# Work to be completed
From the page on U.S. Route 78 in Alabama, set down the passage that begins at the words "U.S. Highway in" and stops after the words "and Pell City.", copying it word for word.

# Page excerpt
- US 78 highlighted in red

Route information
- Maintained by ALDOT
- Existed: 1926–present

Major junctions
- West end: I-22 / US 78 at the Mississippi state line in Bexar
- US 43 / US 278 in Hamilton; I-22 in Graysville; I-20 / I-59 in Birmingham; US 11 in Birmingham; I-65 in Birmingham; I-20 in Leeds; US 411 in Leeds; I-20 in Pell City; US 231 in Pell City; US 431 in Oxford;
- East end: US 78 at the Georgia state line near Tallapoosa, GA

Location
- Country: United States
- State: Alabama
- Counties: Marion, Walker, Jefferson, Saint Clair, Talladega, Calhoun, Cleburne

Highway system
- United States Numbered Highway System; List; Special; Divided; Alabama State Highway System; Interstate; US; State;
| ← SR 77 |  | → SR 79 |
| ← SR 3 | SR 4 | → SR 5 |

= U.S. Route 78 in Alabama =

U.S. Highway in Alabama, United States

U.S. Route 78 (US 78) is a major east–west U.S. Highway across the central part of Alabama. It is internally designated State Route 4 (SR 4) by the Alabama Department of Transportation (ALDOT), though the only section of SR 4 that is signed is along portions mainly west of Jasper. The section from the Mississippi state line to near Graysville is concurrent with Interstate 22 (I-22); from Graysville south to Birmingham, US 78 takes its original routing. East of Birmingham to the Georgia state line, US 78 has been replaced as a major through-route by I-20. The two routes roughly parallel each other, with junctions at Leeds and Pell City.

West of Jasper, old US 78 is signed as SR 118 to Guin, and the segment from Guin northward to I-22 at Hamilton is signed as US 43/US 278.

== Route description==
=== Graysville to Georgia state line ===
US 78 leaves its concurrency with I-22 at exit 85 and joins SR 5 (Bankhead Highway) near Graysville. One mile later, it has an interchange linking Graysville and West Jefferson. It then has an interchange with Hillcrest Road in Adamsville before crossing through Forestdale and Birmingham.

In the neighborhood of North Pratt, US 78/SR 5 has an interchange. The road then curves south after intersecting with SR 378. It then meets I-20/I-59 at the former campus of Birmingham–Southern College. Near Legion Field, US 78 turns east along US 11, while SR 5 turns west along US 11. In the downtown area of Birmingham, US 11/US 78 split into a one-way pair where they meet with I-65. Eastbound US 78 continues east along 3rd Avenue N before turning south onto 13th Street N; westbound traffic continues west along 1st Avenue N before turning north onto 9th Street. US 78 parallels the railroads, including Amtrak's Crescent service; Amtrak trains stop at Birmingham station near 1st Avenue N and 19th Street N. US 78 turns south along 24th Street and then turns east along another one-way pair. Eastbound traffic travels along 4th Avenue S, while westbound traffic travels along 3rd Avenue S. US 31 and US 280 indirectly serve US 78 at a RIRO one block after the split. The split ends at 36th Street S. Starting in Irondale, US 78 begins to have numerous direct or indirect encounters with I-20. In Leeds, it intersects US 411/SR 119 before entering St. Clair County.

# Data section
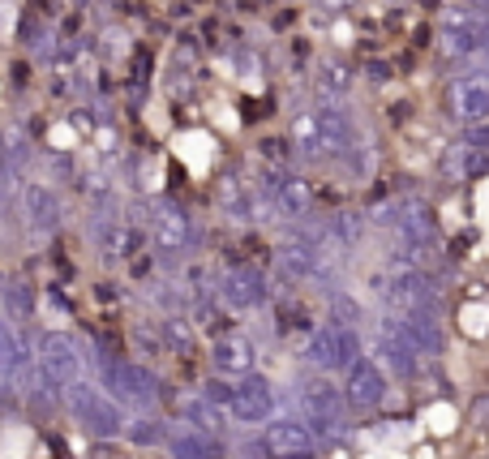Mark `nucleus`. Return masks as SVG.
I'll list each match as a JSON object with an SVG mask.
<instances>
[{
  "mask_svg": "<svg viewBox=\"0 0 489 459\" xmlns=\"http://www.w3.org/2000/svg\"><path fill=\"white\" fill-rule=\"evenodd\" d=\"M65 408H69V417L86 429V434H95V438H120L125 434V412H120V403L103 391L99 383H78L65 386Z\"/></svg>",
  "mask_w": 489,
  "mask_h": 459,
  "instance_id": "f257e3e1",
  "label": "nucleus"
},
{
  "mask_svg": "<svg viewBox=\"0 0 489 459\" xmlns=\"http://www.w3.org/2000/svg\"><path fill=\"white\" fill-rule=\"evenodd\" d=\"M82 365H86V357H82V344L74 335L48 331L39 340V383L48 386L52 395L65 400V386L82 378Z\"/></svg>",
  "mask_w": 489,
  "mask_h": 459,
  "instance_id": "f03ea898",
  "label": "nucleus"
},
{
  "mask_svg": "<svg viewBox=\"0 0 489 459\" xmlns=\"http://www.w3.org/2000/svg\"><path fill=\"white\" fill-rule=\"evenodd\" d=\"M99 386L125 408H151L155 403V378L134 361H117V357H95Z\"/></svg>",
  "mask_w": 489,
  "mask_h": 459,
  "instance_id": "7ed1b4c3",
  "label": "nucleus"
},
{
  "mask_svg": "<svg viewBox=\"0 0 489 459\" xmlns=\"http://www.w3.org/2000/svg\"><path fill=\"white\" fill-rule=\"evenodd\" d=\"M361 357V340H356V326H318L305 344V361L322 374H335V369H348V365Z\"/></svg>",
  "mask_w": 489,
  "mask_h": 459,
  "instance_id": "20e7f679",
  "label": "nucleus"
},
{
  "mask_svg": "<svg viewBox=\"0 0 489 459\" xmlns=\"http://www.w3.org/2000/svg\"><path fill=\"white\" fill-rule=\"evenodd\" d=\"M262 198H266V211L275 219H288V224H305L310 215V185L293 172H271L262 181Z\"/></svg>",
  "mask_w": 489,
  "mask_h": 459,
  "instance_id": "39448f33",
  "label": "nucleus"
},
{
  "mask_svg": "<svg viewBox=\"0 0 489 459\" xmlns=\"http://www.w3.org/2000/svg\"><path fill=\"white\" fill-rule=\"evenodd\" d=\"M344 395L335 391L331 383H310L301 391V408H305V425L322 438H335L344 434Z\"/></svg>",
  "mask_w": 489,
  "mask_h": 459,
  "instance_id": "423d86ee",
  "label": "nucleus"
},
{
  "mask_svg": "<svg viewBox=\"0 0 489 459\" xmlns=\"http://www.w3.org/2000/svg\"><path fill=\"white\" fill-rule=\"evenodd\" d=\"M450 116L472 129V125H489V69H468L450 86Z\"/></svg>",
  "mask_w": 489,
  "mask_h": 459,
  "instance_id": "0eeeda50",
  "label": "nucleus"
},
{
  "mask_svg": "<svg viewBox=\"0 0 489 459\" xmlns=\"http://www.w3.org/2000/svg\"><path fill=\"white\" fill-rule=\"evenodd\" d=\"M275 412V386L258 374H245L232 386V400H228V417L236 425H266Z\"/></svg>",
  "mask_w": 489,
  "mask_h": 459,
  "instance_id": "6e6552de",
  "label": "nucleus"
},
{
  "mask_svg": "<svg viewBox=\"0 0 489 459\" xmlns=\"http://www.w3.org/2000/svg\"><path fill=\"white\" fill-rule=\"evenodd\" d=\"M151 241L163 258H180L189 241H194V224H189V215L180 211L177 202H155L151 207Z\"/></svg>",
  "mask_w": 489,
  "mask_h": 459,
  "instance_id": "1a4fd4ad",
  "label": "nucleus"
},
{
  "mask_svg": "<svg viewBox=\"0 0 489 459\" xmlns=\"http://www.w3.org/2000/svg\"><path fill=\"white\" fill-rule=\"evenodd\" d=\"M22 219H26V228L35 232V236H52L60 228V219H65V207H60V198L52 185H43V181H22Z\"/></svg>",
  "mask_w": 489,
  "mask_h": 459,
  "instance_id": "9d476101",
  "label": "nucleus"
},
{
  "mask_svg": "<svg viewBox=\"0 0 489 459\" xmlns=\"http://www.w3.org/2000/svg\"><path fill=\"white\" fill-rule=\"evenodd\" d=\"M219 301L236 313H249V309L266 305V275L258 267H232L223 279H219Z\"/></svg>",
  "mask_w": 489,
  "mask_h": 459,
  "instance_id": "9b49d317",
  "label": "nucleus"
},
{
  "mask_svg": "<svg viewBox=\"0 0 489 459\" xmlns=\"http://www.w3.org/2000/svg\"><path fill=\"white\" fill-rule=\"evenodd\" d=\"M313 446H318V434L305 421H266L262 429V451L271 459H305Z\"/></svg>",
  "mask_w": 489,
  "mask_h": 459,
  "instance_id": "f8f14e48",
  "label": "nucleus"
},
{
  "mask_svg": "<svg viewBox=\"0 0 489 459\" xmlns=\"http://www.w3.org/2000/svg\"><path fill=\"white\" fill-rule=\"evenodd\" d=\"M344 400L348 408H361V412H370L378 403L387 400V374L370 361V357H356L348 365V386H344Z\"/></svg>",
  "mask_w": 489,
  "mask_h": 459,
  "instance_id": "ddd939ff",
  "label": "nucleus"
},
{
  "mask_svg": "<svg viewBox=\"0 0 489 459\" xmlns=\"http://www.w3.org/2000/svg\"><path fill=\"white\" fill-rule=\"evenodd\" d=\"M373 348H378V357L391 365L395 374H412V369H416V361H421V352H416V348H412V340L399 331V318H395L391 309H387V318H378Z\"/></svg>",
  "mask_w": 489,
  "mask_h": 459,
  "instance_id": "4468645a",
  "label": "nucleus"
},
{
  "mask_svg": "<svg viewBox=\"0 0 489 459\" xmlns=\"http://www.w3.org/2000/svg\"><path fill=\"white\" fill-rule=\"evenodd\" d=\"M168 442V455L172 459H223V442L206 429H194V425H177L163 434Z\"/></svg>",
  "mask_w": 489,
  "mask_h": 459,
  "instance_id": "2eb2a0df",
  "label": "nucleus"
},
{
  "mask_svg": "<svg viewBox=\"0 0 489 459\" xmlns=\"http://www.w3.org/2000/svg\"><path fill=\"white\" fill-rule=\"evenodd\" d=\"M254 361H258V352L245 335H228V340H219V344L211 348V365H215V374H223V378H245V374H254Z\"/></svg>",
  "mask_w": 489,
  "mask_h": 459,
  "instance_id": "dca6fc26",
  "label": "nucleus"
},
{
  "mask_svg": "<svg viewBox=\"0 0 489 459\" xmlns=\"http://www.w3.org/2000/svg\"><path fill=\"white\" fill-rule=\"evenodd\" d=\"M313 91H318L322 103H344V99L353 95V69H348L344 60H322Z\"/></svg>",
  "mask_w": 489,
  "mask_h": 459,
  "instance_id": "f3484780",
  "label": "nucleus"
},
{
  "mask_svg": "<svg viewBox=\"0 0 489 459\" xmlns=\"http://www.w3.org/2000/svg\"><path fill=\"white\" fill-rule=\"evenodd\" d=\"M185 421L194 425V429H206V434H215L219 425H223V412H219V403L206 395V400H189V403H185Z\"/></svg>",
  "mask_w": 489,
  "mask_h": 459,
  "instance_id": "a211bd4d",
  "label": "nucleus"
},
{
  "mask_svg": "<svg viewBox=\"0 0 489 459\" xmlns=\"http://www.w3.org/2000/svg\"><path fill=\"white\" fill-rule=\"evenodd\" d=\"M4 309H9V318H13V322H26V318H31V292H26L22 279L4 284Z\"/></svg>",
  "mask_w": 489,
  "mask_h": 459,
  "instance_id": "6ab92c4d",
  "label": "nucleus"
},
{
  "mask_svg": "<svg viewBox=\"0 0 489 459\" xmlns=\"http://www.w3.org/2000/svg\"><path fill=\"white\" fill-rule=\"evenodd\" d=\"M331 313H335V322H339V326H356V322H361V305H356L353 296H344V292H335V296H331Z\"/></svg>",
  "mask_w": 489,
  "mask_h": 459,
  "instance_id": "aec40b11",
  "label": "nucleus"
},
{
  "mask_svg": "<svg viewBox=\"0 0 489 459\" xmlns=\"http://www.w3.org/2000/svg\"><path fill=\"white\" fill-rule=\"evenodd\" d=\"M129 438L151 442V438H159V429H155V425H137V429H129Z\"/></svg>",
  "mask_w": 489,
  "mask_h": 459,
  "instance_id": "412c9836",
  "label": "nucleus"
},
{
  "mask_svg": "<svg viewBox=\"0 0 489 459\" xmlns=\"http://www.w3.org/2000/svg\"><path fill=\"white\" fill-rule=\"evenodd\" d=\"M313 4H322V9H344L348 0H313Z\"/></svg>",
  "mask_w": 489,
  "mask_h": 459,
  "instance_id": "4be33fe9",
  "label": "nucleus"
},
{
  "mask_svg": "<svg viewBox=\"0 0 489 459\" xmlns=\"http://www.w3.org/2000/svg\"><path fill=\"white\" fill-rule=\"evenodd\" d=\"M464 4H481V9H485V0H464Z\"/></svg>",
  "mask_w": 489,
  "mask_h": 459,
  "instance_id": "5701e85b",
  "label": "nucleus"
}]
</instances>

# Solution to this task
U.S. Highway in Alabama, United States

U.S. Route 78 (US 78) is a major east–west U.S. Highway across the central part of Alabama. It is internally designated State Route 4 (SR 4) by the Alabama Department of Transportation (ALDOT), though the only section of SR 4 that is signed is along portions mainly west of Jasper. The section from the Mississippi state line to near Graysville is concurrent with Interstate 22 (I-22); from Graysville south to Birmingham, US 78 takes its original routing. East of Birmingham to the Georgia state line, US 78 has been replaced as a major through-route by I-20. The two routes roughly parallel each other, with junctions at Leeds and Pell City.